Print out each entry below exactly; do not carry over any image.

----- Entries shown

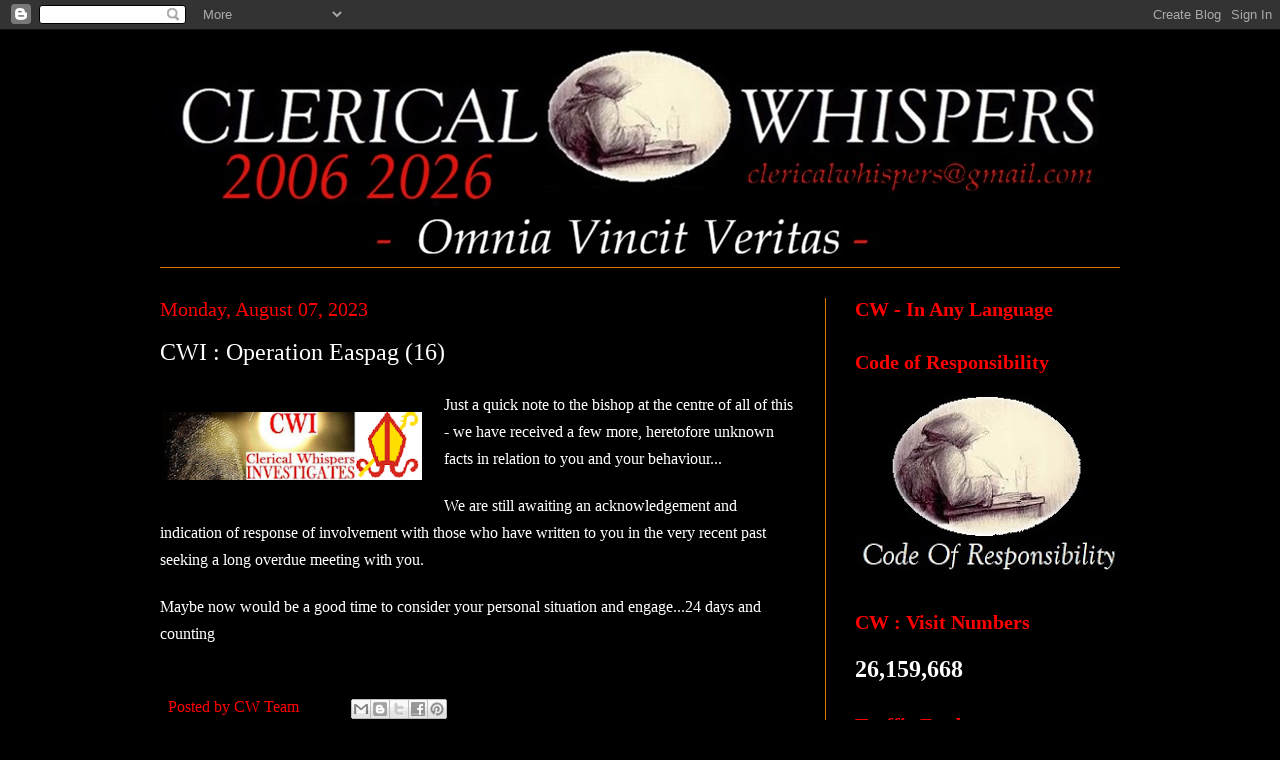

--- FILE ---
content_type: text/html; charset=UTF-8
request_url: https://clericalwhispers.blogspot.com/b/stats?style=WHITE_TRANSPARENT&timeRange=ALL_TIME&token=APq4FmDfli1Llbo1ED7kg2_ZX9q7bt_-Hy2J2Ur1cAaRNbe28am8LPsm8jVKWgLeJ4_FGdqtpv-vGOMuyEDK0HcfTwvHNC0mHw
body_size: -13
content:
{"total":26159668,"sparklineOptions":{"backgroundColor":{"fillOpacity":0.1,"fill":"#ffffff"},"series":[{"areaOpacity":0.3,"color":"#fff"}]},"sparklineData":[[0,38],[1,15],[2,20],[3,15],[4,8],[5,15],[6,18],[7,19],[8,17],[9,30],[10,41],[11,47],[12,55],[13,53],[14,50],[15,25],[16,73],[17,36],[18,38],[19,44],[20,100],[21,92],[22,50],[23,87],[24,53],[25,37],[26,69],[27,31],[28,42],[29,30]],"nextTickMs":7692}

--- FILE ---
content_type: application/javascript
request_url: https://livetrafficfeed.com/static/v5/jquery.js?ranid=oNIOWeq6T2gI6VHXFX6etCMDGWVxHuDuywVUomsuSYHs6t9YII&cookie_id=&link=https%3A%2F%2Fclericalwhispers.blogspot.com%2F2023%2F08%2Fcwi-operation-easpag-16.html%3Fm%3D1&clientwidth=1280&clientheight=720&num=10&title=CWI%20%3A%20%20Operation%20Easpag%20(16)&referrer=&timezone=Europe%2FDublin&root=0
body_size: 816
content:
var LTF_FEED_oNIOWeq6T2gI6VHXFX6etCMDGWVxHuDuywVUomsuSYHs6t9YII = {"a":0,"b":1769462381,"c":0,"d":0,"e":1,"f":0,"g":1,"h":0,"i":"javascript:void(0);","j":0,"k":"US","l":[{"id":1214101564,"a":"https:\/\/clericalwhispers.blogspot.com\/2026\/01\/donegal-born-nun-appointed-to-vatican.html","b":"Donegal-born nun appointed to V","c":"Cape coral","d":"us","e":"PS","f":"browser","g":"WIN","h":"1769462315"},{"id":1214101508,"a":"https:\/\/clericalwhispers.blogspot.com\/2026\/01\/speculation-mounting-on-who-will-be.html?m=1","b":"Speculation mounting on who wil","c":"Leicester","d":"uk","e":"MF","f":"browser","g":"IOS","h":"1769462304"},{"id":1214100988,"a":"https:\/\/clericalwhispers.blogspot.com\/2026\/01\/enniskillen-convent-set-to-close-after.html?m=1","b":"Enniskillen convent set to clos","c":"Madrid","d":"es","e":"MF","f":"browser","g":"IOS","h":"1769462174"},{"id":1214100785,"a":"https:\/\/clericalwhispers.blogspot.com\/2008\/07\/pope-resurrects-old-rituals-for-mass.html","b":"Pope resurrects old rituals for","c":"Singapore","d":"sg","e":"CH","f":"browser","g":"WIN","h":"1769462120"},{"id":1214100657,"a":"https:\/\/clericalwhispers.blogspot.com\/","b":"Clerical Whispers","c":"Tralee","d":"ie","e":"SF","f":"browser","g":"MAC","h":"1769462097"},{"id":1214100577,"a":"https:\/\/clericalwhispers.blogspot.com\/","b":"Clerical Whispers","c":"Craigavon","d":"uk","e":"CH","f":"browser","g":"WIN","h":"1769462078"},{"id":1214098920,"a":"https:\/\/clericalwhispers.blogspot.com\/2025\/11\/bishop-david-oakley-update.html?m=1","b":"Bishop David Oakley - UPDATE","c":"Glasgow","d":"uk","e":"CM","f":"browser","g":"AND","h":"1769461681"},{"id":1214098331,"a":"https:\/\/clericalwhispers.blogspot.com\/2025\/11\/bishop-david-oakley-update.html?m=1","b":"Bishop David Oakley - UPDATE","c":"London","d":"uk","e":"MF","f":"browser","g":"IOS","h":"1769461561"},{"id":1214098186,"a":"https:\/\/clericalwhispers.blogspot.com\/2025\/01\/cwi-operation-truth-16-bishop-pat.html","b":"CWI :  Operation TRUTH (16) :  Bi","c":"Hastings","d":"uk","e":"FF","f":"browser","g":"WIN","h":"1769461527"},{"id":1214097735,"a":"https:\/\/clericalwhispers.blogspot.com\/2026\/01\/enniskillen-convent-set-to-close-after.html?m=1","b":"Enniskillen convent set to clos","c":"Hanwell","d":"uk","e":"MF","f":"browser","g":"IOS","h":"1769461422"}],"m":0,"o":6000,"p":"727676bc247fe1b40fe23b3641817505"};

----------

■ Answer ■
--- FILE ---
content_type: text/html; charset=UTF-8
request_url: https://clericalwhispers.blogspot.com/b/stats?style=WHITE_TRANSPARENT&timeRange=ALL_TIME&token=APq4FmDfli1Llbo1ED7kg2_ZX9q7bt_-Hy2J2Ur1cAaRNbe28am8LPsm8jVKWgLeJ4_FGdqtpv-vGOMuyEDK0HcfTwvHNC0mHw
body_size: -13
content:
{"total":26159668,"sparklineOptions":{"backgroundColor":{"fillOpacity":0.1,"fill":"#ffffff"},"series":[{"areaOpacity":0.3,"color":"#fff"}]},"sparklineData":[[0,38],[1,15],[2,20],[3,15],[4,8],[5,15],[6,18],[7,19],[8,17],[9,30],[10,41],[11,47],[12,55],[13,53],[14,50],[15,25],[16,73],[17,36],[18,38],[19,44],[20,100],[21,92],[22,50],[23,87],[24,53],[25,37],[26,69],[27,31],[28,42],[29,30]],"nextTickMs":7692}

--- FILE ---
content_type: application/javascript
request_url: https://livetrafficfeed.com/static/v5/jquery.js?ranid=oNIOWeq6T2gI6VHXFX6etCMDGWVxHuDuywVUomsuSYHs6t9YII&cookie_id=&link=https%3A%2F%2Fclericalwhispers.blogspot.com%2F2023%2F08%2Fcwi-operation-easpag-16.html%3Fm%3D1&clientwidth=1280&clientheight=720&num=10&title=CWI%20%3A%20%20Operation%20Easpag%20(16)&referrer=&timezone=Europe%2FDublin&root=0
body_size: 816
content:
var LTF_FEED_oNIOWeq6T2gI6VHXFX6etCMDGWVxHuDuywVUomsuSYHs6t9YII = {"a":0,"b":1769462381,"c":0,"d":0,"e":1,"f":0,"g":1,"h":0,"i":"javascript:void(0);","j":0,"k":"US","l":[{"id":1214101564,"a":"https:\/\/clericalwhispers.blogspot.com\/2026\/01\/donegal-born-nun-appointed-to-vatican.html","b":"Donegal-born nun appointed to V","c":"Cape coral","d":"us","e":"PS","f":"browser","g":"WIN","h":"1769462315"},{"id":1214101508,"a":"https:\/\/clericalwhispers.blogspot.com\/2026\/01\/speculation-mounting-on-who-will-be.html?m=1","b":"Speculation mounting on who wil","c":"Leicester","d":"uk","e":"MF","f":"browser","g":"IOS","h":"1769462304"},{"id":1214100988,"a":"https:\/\/clericalwhispers.blogspot.com\/2026\/01\/enniskillen-convent-set-to-close-after.html?m=1","b":"Enniskillen convent set to clos","c":"Madrid","d":"es","e":"MF","f":"browser","g":"IOS","h":"1769462174"},{"id":1214100785,"a":"https:\/\/clericalwhispers.blogspot.com\/2008\/07\/pope-resurrects-old-rituals-for-mass.html","b":"Pope resurrects old rituals for","c":"Singapore","d":"sg","e":"CH","f":"browser","g":"WIN","h":"1769462120"},{"id":1214100657,"a":"https:\/\/clericalwhispers.blogspot.com\/","b":"Clerical Whispers","c":"Tralee","d":"ie","e":"SF","f":"browser","g":"MAC","h":"1769462097"},{"id":1214100577,"a":"https:\/\/clericalwhispers.blogspot.com\/","b":"Clerical Whispers","c":"Craigavon","d":"uk","e":"CH","f":"browser","g":"WIN","h":"1769462078"},{"id":1214098920,"a":"https:\/\/clericalwhispers.blogspot.com\/2025\/11\/bishop-david-oakley-update.html?m=1","b":"Bishop David Oakley - UPDATE","c":"Glasgow","d":"uk","e":"CM","f":"browser","g":"AND","h":"1769461681"},{"id":1214098331,"a":"https:\/\/clericalwhispers.blogspot.com\/2025\/11\/bishop-david-oakley-update.html?m=1","b":"Bishop David Oakley - UPDATE","c":"London","d":"uk","e":"MF","f":"browser","g":"IOS","h":"1769461561"},{"id":1214098186,"a":"https:\/\/clericalwhispers.blogspot.com\/2025\/01\/cwi-operation-truth-16-bishop-pat.html","b":"CWI :  Operation TRUTH (16) :  Bi","c":"Hastings","d":"uk","e":"FF","f":"browser","g":"WIN","h":"1769461527"},{"id":1214097735,"a":"https:\/\/clericalwhispers.blogspot.com\/2026\/01\/enniskillen-convent-set-to-close-after.html?m=1","b":"Enniskillen convent set to clos","c":"Hanwell","d":"uk","e":"MF","f":"browser","g":"IOS","h":"1769461422"}],"m":0,"o":6000,"p":"727676bc247fe1b40fe23b3641817505"};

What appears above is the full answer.